There was a random
function added to ExprTk table before:
exprtk::symbol_table<double> symbolTable;
std::random_device rd;
std::mt19937 gen(rd());
std::uniform_real_distribution<double> dis(0.0, 1.0);
auto randomFunc = []() {
return dis(gen);
};
symbolTable.add_function("random", randomFunc);
exprtk::expression<double> expression;
expression.register_symbol_table(symbolTable);
Now I modified it to take minimum and maximum args:
exprtk::symbol_table<double> symbolTable;
std::random_device rd;
std::mt19937 gen(rd());
auto randomFunc = [](double min = 0, double max = 1) {
std::uniform_real_distribution<double> dis(min, max);
return dis(gen);
};
symbolTable.add_function("random", randomFunc);
exprtk::expression<double> expression;
expression.register_symbol_table(symbolTable);
It works, except for keeping compatibility with the old argument-less random
usage, which is desired. Despite having default args, ExprTk can't compile random
or random()
. I'm assuming the library just handles the number of arguments and doesn't check if there are any default values.
I think I would need to instead switch to ivararg_function
to support this. Or is there a simplier way I'm missing?
Having default values specified for the function parameters does not change the fact that the function you are registering is a two input parameter function, requiring two parameters be passed when invoking it in an expression/program.

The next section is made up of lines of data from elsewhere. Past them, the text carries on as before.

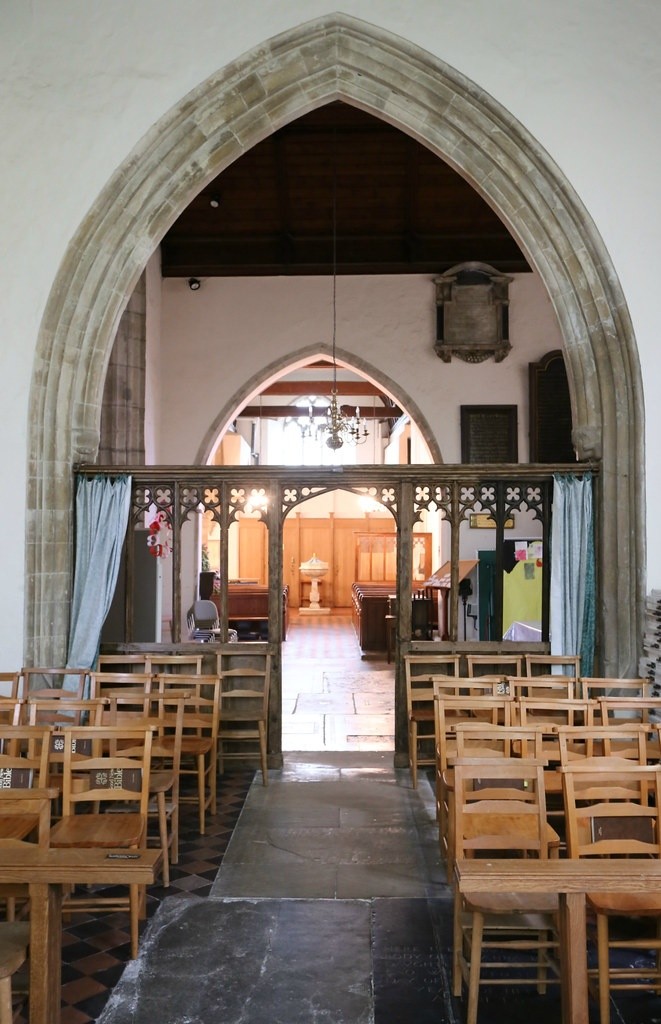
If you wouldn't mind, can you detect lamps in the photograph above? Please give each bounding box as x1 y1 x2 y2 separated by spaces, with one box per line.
280 388 369 452
190 278 200 290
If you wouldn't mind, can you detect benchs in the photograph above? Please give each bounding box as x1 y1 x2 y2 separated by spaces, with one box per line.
209 582 290 640
352 583 439 651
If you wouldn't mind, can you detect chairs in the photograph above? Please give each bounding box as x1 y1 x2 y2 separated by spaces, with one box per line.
0 651 277 1023
186 601 239 643
404 655 661 1024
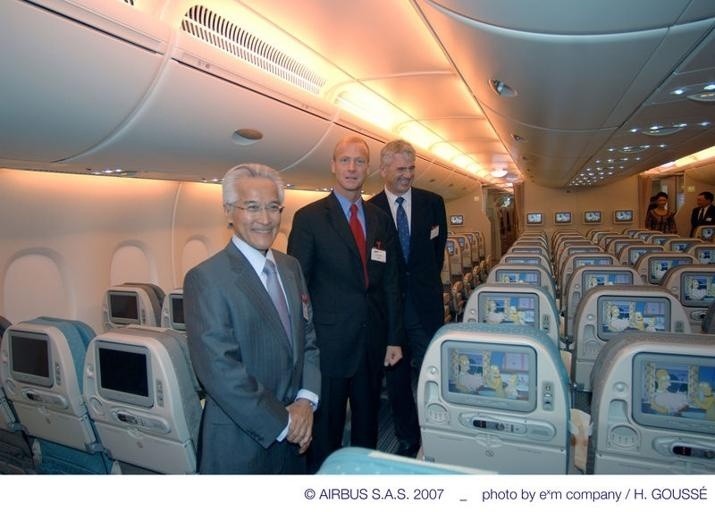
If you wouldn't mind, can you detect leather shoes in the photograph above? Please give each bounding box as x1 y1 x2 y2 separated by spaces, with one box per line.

In short what you're looking for is called: function overloading and this can be achieved by using an exprtk::igeneric_function
.
The two overloads you're interested in are:
The following demonstrates how such a exprtk::igeneric_function
can be implemented:
template <typename T>
struct unirandom_dist final : public exprtk::igeneric_function<T>
{
typedef exprtk::igeneric_function<T> igenfunct_t;
typedef typename igenfunct_t::generic_type generic_t;
typedef typename igenfunct_t::parameter_list_t parameter_list_t;
typedef typename generic_t::scalar_view scalar_t;
unirandom_dist()
: exprtk::igeneric_function<T>("Z|TT")
/*
Overloads:
0. Z - Zero parameters, range is [0,1)
1. TT - min and max, range is [min,max)
*/
{
std::random_device device;
std::array<unsigned int,std::mt19937::state_size> seed;
std::generate_n(seed.data(),seed.size(),std::ref(device));
std::seed_seq seq(std::begin(seed),std::end(seed));
generator.seed(seq);
}
using igenfunct_t::operator();
T operator() (const std::size_t& ps_index, parameter_list_t parameters) override
{
const T min = (ps_index == 0) ? T(0) : scalar_t(parameters[0])();
const T max = (ps_index == 0) ? T(1) : scalar_t(parameters[1])();
if (min <= max)
{
std::uniform_real_distribution<T> unidist(min,max);
return unidist(generator);
}
return std::numeric_limits<T>::quiet_NaN();
}
std::mt19937 generator;
};
The following is how all of it can be brought together and used in an expression:
template <typename T>
void foo()
{
typedef exprtk::symbol_table<T> symbol_table_t;
typedef exprtk::expression<T> expression_t;
typedef exprtk::parser<T> parser_t;
unirandom_dist<T> unirnd;
exprtk::rtl::io::package<T> io_package;
symbol_table_t symbol_table;
symbol_table.add_function("random" , unirnd);
symbol_table.add_package (io_package);
expression_t expression;
expression.register_symbol_table(symbol_table);
parser_t parser;
const std::string random_program =
" println('random: ', random ); "
" println('random(): ', random() ); "
" println('random(-1,+1): ', random(-1,+1)); ";
parser.compile(random_program,expression);
expression.value();
}
int main()
{
foo<double>();
return 0;
}
Point of note is that now the function has a few overloads that can be invoked in the following ways:
As a side note the reason you wouldn't use ivararg_function
is because it doesn't come with type checking and will require the implementation of unirandom_dist
to determine in the critpath the number of params being passed and their nature etc.